Gordon Bajnai brought his own view on the EU’s prospects during times of hardship, and insisted that the union’s two of the most significant components – markets and borders – are not handled consistently (for instance the contrast between having a monetary union but no fiscal union). Since deficits need to be lowered and structural reforms need to be adopted in most member states for many reasons, one of them being the very survival of the union, the national political elites see themselves in the non enviable position to make unpopular reforms that can heighten Euro pessimism.
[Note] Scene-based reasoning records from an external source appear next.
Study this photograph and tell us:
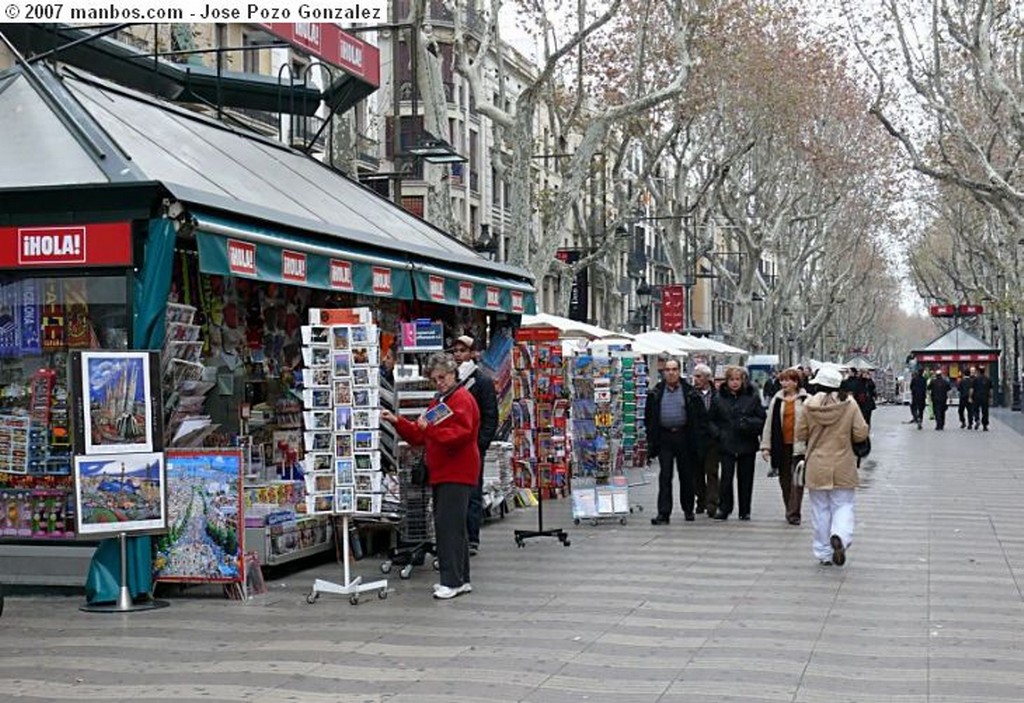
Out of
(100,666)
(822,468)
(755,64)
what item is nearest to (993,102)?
(755,64)

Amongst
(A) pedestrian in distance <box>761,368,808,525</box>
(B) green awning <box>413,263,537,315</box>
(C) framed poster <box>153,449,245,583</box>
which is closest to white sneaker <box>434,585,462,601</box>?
(C) framed poster <box>153,449,245,583</box>

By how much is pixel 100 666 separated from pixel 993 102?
25760 millimetres

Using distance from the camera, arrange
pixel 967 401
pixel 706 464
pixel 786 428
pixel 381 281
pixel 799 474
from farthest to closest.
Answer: pixel 967 401 < pixel 706 464 < pixel 786 428 < pixel 799 474 < pixel 381 281

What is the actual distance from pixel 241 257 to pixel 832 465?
527 cm

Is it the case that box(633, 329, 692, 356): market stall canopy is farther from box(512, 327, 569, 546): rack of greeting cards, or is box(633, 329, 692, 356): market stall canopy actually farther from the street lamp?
the street lamp

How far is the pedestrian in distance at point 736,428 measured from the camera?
1631cm

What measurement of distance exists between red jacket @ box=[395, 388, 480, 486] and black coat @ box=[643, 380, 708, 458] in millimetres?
5639

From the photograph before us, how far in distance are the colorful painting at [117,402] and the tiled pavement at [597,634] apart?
3.99 feet

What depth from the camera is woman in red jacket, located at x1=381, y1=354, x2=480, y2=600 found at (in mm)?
10922

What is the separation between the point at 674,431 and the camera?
53.6 ft

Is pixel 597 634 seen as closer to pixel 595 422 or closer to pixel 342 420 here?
pixel 342 420

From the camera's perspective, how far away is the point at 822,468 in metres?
12.7

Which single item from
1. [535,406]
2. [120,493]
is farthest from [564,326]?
[120,493]

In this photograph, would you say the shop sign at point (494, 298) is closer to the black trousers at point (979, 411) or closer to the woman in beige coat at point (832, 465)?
the woman in beige coat at point (832, 465)
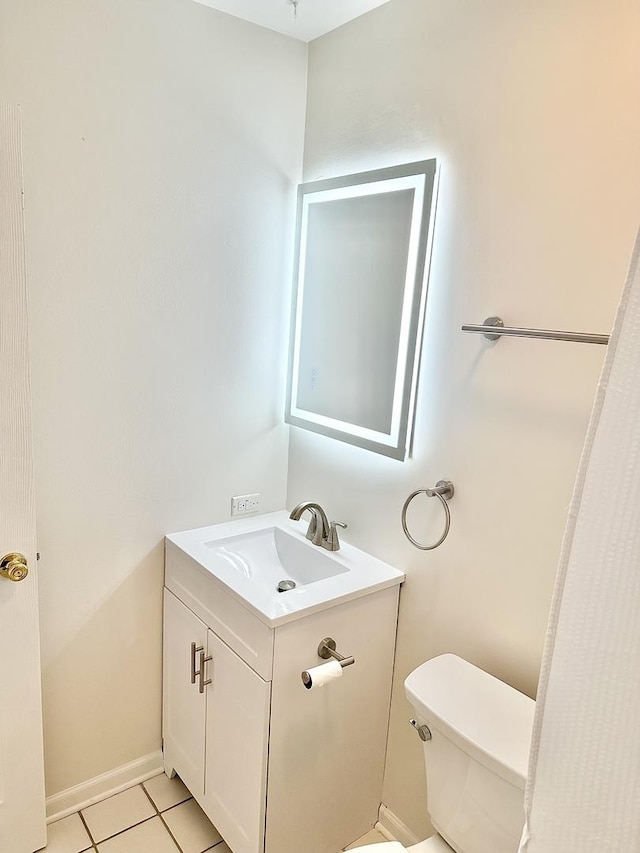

Nevertheless, Gordon Bajnai stated that the EU needs to reinvent itself since it is the only form of economic and political community in which citizens of Europe can live in conditions of increasing globalization.

The two contributions were followed by many questions and a lively debate on issues ranging from the roles that the EU as a power can and should play within an international system characterized by dynamism and the rise to power of new actors, to conceptualizations of national and supranational identities, to the need for member states to accept and respect fundamental EU rules.